Indexed non-point shapes index excessive terms [LUCENE-4942]

asfimport commented 11 years ago

Indexed non-point shapes are comprised of a set of terms that represent grid cells. Cells completely within the shape or cells on the intersecting edge that are at the maximum detail depth being indexed for the shape are denoted as "leaf" cells. Such cells have a trailing '+' at the end. Such tokens are actually indexed twice, one with the leaf byte and one without.

The TermQuery based PrefixTree Strategy doesn't consider the notion of 'leaf' cells and so the tokens with '+' are completely redundant.

The Recursive [algorithm] based PrefixTree Strategy better supports correct search of indexed non-point shapes than TermQuery does and the distinction is relevant. However, the foundational search algorithms used by this strategy (Intersects & Contains; the other 2 are based on these) could each be upgraded to deal with this correctly. Not trivial but very doable.

In the end, spatial non-point indexes can probably be trimmed my \~40% by doing this.

Migrated from LUCENE-4942 by David Smiley (@dsmiley), 1 vote, resolved Mar 10 2015 Attachments: LUCENE-4942_non-point_excessive_terms.patch (versions: 2), LUCENE-4942-clone.diff, spatial.alg Linked issues:

6592

asfimport commented 11 years ago

Ryan McKinley (@ryantxu) (migrated from JIRA)

Without the + (or equivalent) how do you know that everything below that is covered by the shape?

asfimport commented 11 years ago

David Smiley (@dsmiley) (migrated from JIRA)
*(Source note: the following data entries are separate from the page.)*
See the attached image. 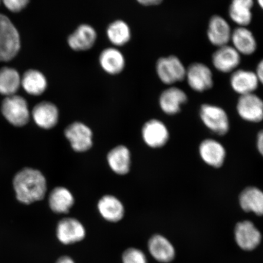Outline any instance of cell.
Instances as JSON below:
<instances>
[{
    "label": "cell",
    "instance_id": "6da1fadb",
    "mask_svg": "<svg viewBox=\"0 0 263 263\" xmlns=\"http://www.w3.org/2000/svg\"><path fill=\"white\" fill-rule=\"evenodd\" d=\"M16 199L24 204L39 201L47 192V181L40 171L26 167L16 173L13 180Z\"/></svg>",
    "mask_w": 263,
    "mask_h": 263
},
{
    "label": "cell",
    "instance_id": "7a4b0ae2",
    "mask_svg": "<svg viewBox=\"0 0 263 263\" xmlns=\"http://www.w3.org/2000/svg\"><path fill=\"white\" fill-rule=\"evenodd\" d=\"M21 35L8 16L0 13V62L14 59L21 49Z\"/></svg>",
    "mask_w": 263,
    "mask_h": 263
},
{
    "label": "cell",
    "instance_id": "3957f363",
    "mask_svg": "<svg viewBox=\"0 0 263 263\" xmlns=\"http://www.w3.org/2000/svg\"><path fill=\"white\" fill-rule=\"evenodd\" d=\"M1 110L6 120L15 127L24 126L31 116L27 101L16 94L3 100Z\"/></svg>",
    "mask_w": 263,
    "mask_h": 263
},
{
    "label": "cell",
    "instance_id": "277c9868",
    "mask_svg": "<svg viewBox=\"0 0 263 263\" xmlns=\"http://www.w3.org/2000/svg\"><path fill=\"white\" fill-rule=\"evenodd\" d=\"M156 71L163 83L172 85L183 81L186 77V70L178 58L170 55L157 61Z\"/></svg>",
    "mask_w": 263,
    "mask_h": 263
},
{
    "label": "cell",
    "instance_id": "5b68a950",
    "mask_svg": "<svg viewBox=\"0 0 263 263\" xmlns=\"http://www.w3.org/2000/svg\"><path fill=\"white\" fill-rule=\"evenodd\" d=\"M200 118L205 126L213 133L223 136L229 130L228 115L222 108L204 104L200 108Z\"/></svg>",
    "mask_w": 263,
    "mask_h": 263
},
{
    "label": "cell",
    "instance_id": "8992f818",
    "mask_svg": "<svg viewBox=\"0 0 263 263\" xmlns=\"http://www.w3.org/2000/svg\"><path fill=\"white\" fill-rule=\"evenodd\" d=\"M86 230L79 220L66 218L59 221L57 228L59 241L65 245H73L84 240Z\"/></svg>",
    "mask_w": 263,
    "mask_h": 263
},
{
    "label": "cell",
    "instance_id": "52a82bcc",
    "mask_svg": "<svg viewBox=\"0 0 263 263\" xmlns=\"http://www.w3.org/2000/svg\"><path fill=\"white\" fill-rule=\"evenodd\" d=\"M64 134L71 147L77 152H85L92 146V132L83 123L76 122L69 125Z\"/></svg>",
    "mask_w": 263,
    "mask_h": 263
},
{
    "label": "cell",
    "instance_id": "ba28073f",
    "mask_svg": "<svg viewBox=\"0 0 263 263\" xmlns=\"http://www.w3.org/2000/svg\"><path fill=\"white\" fill-rule=\"evenodd\" d=\"M236 243L245 251H253L260 244L262 236L254 223L249 221L239 222L235 229Z\"/></svg>",
    "mask_w": 263,
    "mask_h": 263
},
{
    "label": "cell",
    "instance_id": "9c48e42d",
    "mask_svg": "<svg viewBox=\"0 0 263 263\" xmlns=\"http://www.w3.org/2000/svg\"><path fill=\"white\" fill-rule=\"evenodd\" d=\"M237 110L239 116L249 122L258 123L263 120V101L254 93L240 97Z\"/></svg>",
    "mask_w": 263,
    "mask_h": 263
},
{
    "label": "cell",
    "instance_id": "30bf717a",
    "mask_svg": "<svg viewBox=\"0 0 263 263\" xmlns=\"http://www.w3.org/2000/svg\"><path fill=\"white\" fill-rule=\"evenodd\" d=\"M97 31L93 26L82 24L68 36L67 43L72 50L81 52L89 50L97 41Z\"/></svg>",
    "mask_w": 263,
    "mask_h": 263
},
{
    "label": "cell",
    "instance_id": "8fae6325",
    "mask_svg": "<svg viewBox=\"0 0 263 263\" xmlns=\"http://www.w3.org/2000/svg\"><path fill=\"white\" fill-rule=\"evenodd\" d=\"M190 87L194 90L202 92L213 86V75L210 69L202 63H194L186 71V77Z\"/></svg>",
    "mask_w": 263,
    "mask_h": 263
},
{
    "label": "cell",
    "instance_id": "7c38bea8",
    "mask_svg": "<svg viewBox=\"0 0 263 263\" xmlns=\"http://www.w3.org/2000/svg\"><path fill=\"white\" fill-rule=\"evenodd\" d=\"M32 117L37 126L45 129H50L57 124L59 110L51 102L42 101L33 108Z\"/></svg>",
    "mask_w": 263,
    "mask_h": 263
},
{
    "label": "cell",
    "instance_id": "4fadbf2b",
    "mask_svg": "<svg viewBox=\"0 0 263 263\" xmlns=\"http://www.w3.org/2000/svg\"><path fill=\"white\" fill-rule=\"evenodd\" d=\"M142 136L144 142L154 148L163 146L169 139L168 130L165 125L157 120H151L144 125Z\"/></svg>",
    "mask_w": 263,
    "mask_h": 263
},
{
    "label": "cell",
    "instance_id": "5bb4252c",
    "mask_svg": "<svg viewBox=\"0 0 263 263\" xmlns=\"http://www.w3.org/2000/svg\"><path fill=\"white\" fill-rule=\"evenodd\" d=\"M147 248L151 255L160 262L168 263L175 258V249L172 242L162 235L153 236L148 241Z\"/></svg>",
    "mask_w": 263,
    "mask_h": 263
},
{
    "label": "cell",
    "instance_id": "9a60e30c",
    "mask_svg": "<svg viewBox=\"0 0 263 263\" xmlns=\"http://www.w3.org/2000/svg\"><path fill=\"white\" fill-rule=\"evenodd\" d=\"M213 64L222 73H229L238 67L241 61L240 54L229 45L219 47L213 55Z\"/></svg>",
    "mask_w": 263,
    "mask_h": 263
},
{
    "label": "cell",
    "instance_id": "2e32d148",
    "mask_svg": "<svg viewBox=\"0 0 263 263\" xmlns=\"http://www.w3.org/2000/svg\"><path fill=\"white\" fill-rule=\"evenodd\" d=\"M207 35L213 45L221 47L228 45L231 40V29L224 18L219 15L213 16L209 22Z\"/></svg>",
    "mask_w": 263,
    "mask_h": 263
},
{
    "label": "cell",
    "instance_id": "e0dca14e",
    "mask_svg": "<svg viewBox=\"0 0 263 263\" xmlns=\"http://www.w3.org/2000/svg\"><path fill=\"white\" fill-rule=\"evenodd\" d=\"M99 63L104 72L110 75H117L122 72L126 65L123 54L115 47L105 48L99 57Z\"/></svg>",
    "mask_w": 263,
    "mask_h": 263
},
{
    "label": "cell",
    "instance_id": "ac0fdd59",
    "mask_svg": "<svg viewBox=\"0 0 263 263\" xmlns=\"http://www.w3.org/2000/svg\"><path fill=\"white\" fill-rule=\"evenodd\" d=\"M21 87L32 96H40L47 89V79L41 71L29 69L22 76Z\"/></svg>",
    "mask_w": 263,
    "mask_h": 263
},
{
    "label": "cell",
    "instance_id": "d6986e66",
    "mask_svg": "<svg viewBox=\"0 0 263 263\" xmlns=\"http://www.w3.org/2000/svg\"><path fill=\"white\" fill-rule=\"evenodd\" d=\"M200 155L209 165L221 167L226 157V151L222 144L215 140L203 141L199 147Z\"/></svg>",
    "mask_w": 263,
    "mask_h": 263
},
{
    "label": "cell",
    "instance_id": "ffe728a7",
    "mask_svg": "<svg viewBox=\"0 0 263 263\" xmlns=\"http://www.w3.org/2000/svg\"><path fill=\"white\" fill-rule=\"evenodd\" d=\"M259 81L254 72L244 70L236 71L230 78V84L234 91L241 95L254 93Z\"/></svg>",
    "mask_w": 263,
    "mask_h": 263
},
{
    "label": "cell",
    "instance_id": "44dd1931",
    "mask_svg": "<svg viewBox=\"0 0 263 263\" xmlns=\"http://www.w3.org/2000/svg\"><path fill=\"white\" fill-rule=\"evenodd\" d=\"M185 92L177 87H170L161 94L159 104L164 113L175 115L180 110L181 106L186 103Z\"/></svg>",
    "mask_w": 263,
    "mask_h": 263
},
{
    "label": "cell",
    "instance_id": "7402d4cb",
    "mask_svg": "<svg viewBox=\"0 0 263 263\" xmlns=\"http://www.w3.org/2000/svg\"><path fill=\"white\" fill-rule=\"evenodd\" d=\"M98 208L101 216L108 222H117L123 218V203L114 196L106 195L102 197L98 202Z\"/></svg>",
    "mask_w": 263,
    "mask_h": 263
},
{
    "label": "cell",
    "instance_id": "603a6c76",
    "mask_svg": "<svg viewBox=\"0 0 263 263\" xmlns=\"http://www.w3.org/2000/svg\"><path fill=\"white\" fill-rule=\"evenodd\" d=\"M241 208L246 212H254L263 216V192L256 187H248L239 196Z\"/></svg>",
    "mask_w": 263,
    "mask_h": 263
},
{
    "label": "cell",
    "instance_id": "cb8c5ba5",
    "mask_svg": "<svg viewBox=\"0 0 263 263\" xmlns=\"http://www.w3.org/2000/svg\"><path fill=\"white\" fill-rule=\"evenodd\" d=\"M49 205L52 211L57 214L67 213L74 204V197L64 187L52 190L49 196Z\"/></svg>",
    "mask_w": 263,
    "mask_h": 263
},
{
    "label": "cell",
    "instance_id": "d4e9b609",
    "mask_svg": "<svg viewBox=\"0 0 263 263\" xmlns=\"http://www.w3.org/2000/svg\"><path fill=\"white\" fill-rule=\"evenodd\" d=\"M21 74L14 68H0V94L6 97L16 95L21 87Z\"/></svg>",
    "mask_w": 263,
    "mask_h": 263
},
{
    "label": "cell",
    "instance_id": "484cf974",
    "mask_svg": "<svg viewBox=\"0 0 263 263\" xmlns=\"http://www.w3.org/2000/svg\"><path fill=\"white\" fill-rule=\"evenodd\" d=\"M107 161L111 169L120 175L129 173L130 166L129 150L124 146H118L111 150L107 155Z\"/></svg>",
    "mask_w": 263,
    "mask_h": 263
},
{
    "label": "cell",
    "instance_id": "4316f807",
    "mask_svg": "<svg viewBox=\"0 0 263 263\" xmlns=\"http://www.w3.org/2000/svg\"><path fill=\"white\" fill-rule=\"evenodd\" d=\"M231 40L239 53L251 55L255 51L256 42L252 32L245 27L236 28L233 32Z\"/></svg>",
    "mask_w": 263,
    "mask_h": 263
},
{
    "label": "cell",
    "instance_id": "83f0119b",
    "mask_svg": "<svg viewBox=\"0 0 263 263\" xmlns=\"http://www.w3.org/2000/svg\"><path fill=\"white\" fill-rule=\"evenodd\" d=\"M253 6L254 0H232L229 8L230 18L236 24L245 27L252 21Z\"/></svg>",
    "mask_w": 263,
    "mask_h": 263
},
{
    "label": "cell",
    "instance_id": "f1b7e54d",
    "mask_svg": "<svg viewBox=\"0 0 263 263\" xmlns=\"http://www.w3.org/2000/svg\"><path fill=\"white\" fill-rule=\"evenodd\" d=\"M106 34L108 41L115 47H123L130 41L132 33L126 22L117 20L108 26Z\"/></svg>",
    "mask_w": 263,
    "mask_h": 263
},
{
    "label": "cell",
    "instance_id": "f546056e",
    "mask_svg": "<svg viewBox=\"0 0 263 263\" xmlns=\"http://www.w3.org/2000/svg\"><path fill=\"white\" fill-rule=\"evenodd\" d=\"M122 261L123 263H148L144 253L134 248L127 249L123 252Z\"/></svg>",
    "mask_w": 263,
    "mask_h": 263
},
{
    "label": "cell",
    "instance_id": "4dcf8cb0",
    "mask_svg": "<svg viewBox=\"0 0 263 263\" xmlns=\"http://www.w3.org/2000/svg\"><path fill=\"white\" fill-rule=\"evenodd\" d=\"M30 0H2L5 7L13 13H18L27 7Z\"/></svg>",
    "mask_w": 263,
    "mask_h": 263
},
{
    "label": "cell",
    "instance_id": "1f68e13d",
    "mask_svg": "<svg viewBox=\"0 0 263 263\" xmlns=\"http://www.w3.org/2000/svg\"><path fill=\"white\" fill-rule=\"evenodd\" d=\"M136 1L141 5L152 6L160 5L163 0H136Z\"/></svg>",
    "mask_w": 263,
    "mask_h": 263
},
{
    "label": "cell",
    "instance_id": "d6a6232c",
    "mask_svg": "<svg viewBox=\"0 0 263 263\" xmlns=\"http://www.w3.org/2000/svg\"><path fill=\"white\" fill-rule=\"evenodd\" d=\"M256 77L258 78L259 82H261L263 84V59L259 62L256 68Z\"/></svg>",
    "mask_w": 263,
    "mask_h": 263
},
{
    "label": "cell",
    "instance_id": "836d02e7",
    "mask_svg": "<svg viewBox=\"0 0 263 263\" xmlns=\"http://www.w3.org/2000/svg\"><path fill=\"white\" fill-rule=\"evenodd\" d=\"M257 147L259 152L263 156V130L259 132L258 135Z\"/></svg>",
    "mask_w": 263,
    "mask_h": 263
},
{
    "label": "cell",
    "instance_id": "e575fe53",
    "mask_svg": "<svg viewBox=\"0 0 263 263\" xmlns=\"http://www.w3.org/2000/svg\"><path fill=\"white\" fill-rule=\"evenodd\" d=\"M55 263H75V262L73 259L70 257V256L65 255L58 258Z\"/></svg>",
    "mask_w": 263,
    "mask_h": 263
},
{
    "label": "cell",
    "instance_id": "d590c367",
    "mask_svg": "<svg viewBox=\"0 0 263 263\" xmlns=\"http://www.w3.org/2000/svg\"><path fill=\"white\" fill-rule=\"evenodd\" d=\"M258 5L263 9V0H257Z\"/></svg>",
    "mask_w": 263,
    "mask_h": 263
},
{
    "label": "cell",
    "instance_id": "8d00e7d4",
    "mask_svg": "<svg viewBox=\"0 0 263 263\" xmlns=\"http://www.w3.org/2000/svg\"><path fill=\"white\" fill-rule=\"evenodd\" d=\"M2 3V0H0V5H1Z\"/></svg>",
    "mask_w": 263,
    "mask_h": 263
}]
</instances>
You don't ;-) This is why I believe TermQueryStrategy is fundamentally flawed for indexing non-point shapes. Yet AFAIK it's the choice ElasticSearch wants to use (or at least wanted). In ES if you indexed a country and your search box is something small in the middle of that country, you won't match that country.

To be clear I'm recommending two things:

Have TermQueryStrategy not index its leaves with the '+' – it doesn't use them.
Have RecursivePrefixTreeStrategy only index the leaf versions of those leaf cells, not a redundant non-leaf version. Some non-trivial code needs to change in a few of the search algorithms.
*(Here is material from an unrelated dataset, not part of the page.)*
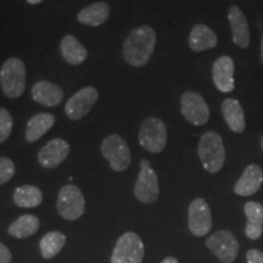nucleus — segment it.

In both cases, the semantics are the same; no new or fewer documents match. But the spatial index is \~40% smaller I figure, faster indexing as well. It's possible some of the search algorithms for RecursivePrefixTreeStrategy will be slightly slower since sometimes they'll need to visit an additional token at certain parts of the algorithms to check for both leaf and non-leaf indexed cells but I think it'll be quite negligible.

asfimport commented 11 years ago

Ryan McKinley (@ryantxu) (migrated from JIRA)

I see – so only index the leaves and traverse the terms for each query rather then a pile of term queries.

Sounds good, but it seems like benchmarking is the only way to know if it is a reasonable tradeoff!

asfimport commented 11 years ago

David Smiley (@dsmiley) (migrated from JIRA)

There definitely needs to be benchmarking for spatial; but I feel confident in this case that that it'll be well worth it for RPT; I'm quite familiar with the algorithms in there. It's an unquestionable win-win for TermQueryStrategy.

asfimport commented 10 years ago

David Smiley (@dsmiley) (migrated from JIRA)

Somewhat related to this is my newfound realization that indexed non-point shapes will result in IntersectsPrefixTreeFilter (technically it's actually VisitorTemplate) scanning over these smallest grid cells / terms twice and thus calculate intersection twice – once with the leaf flag, once without. This is likely a major performance bug. It would be awkward to fix that right now, but it would be easy once there simply wasn't this redundant indexing of terms – hence this issue.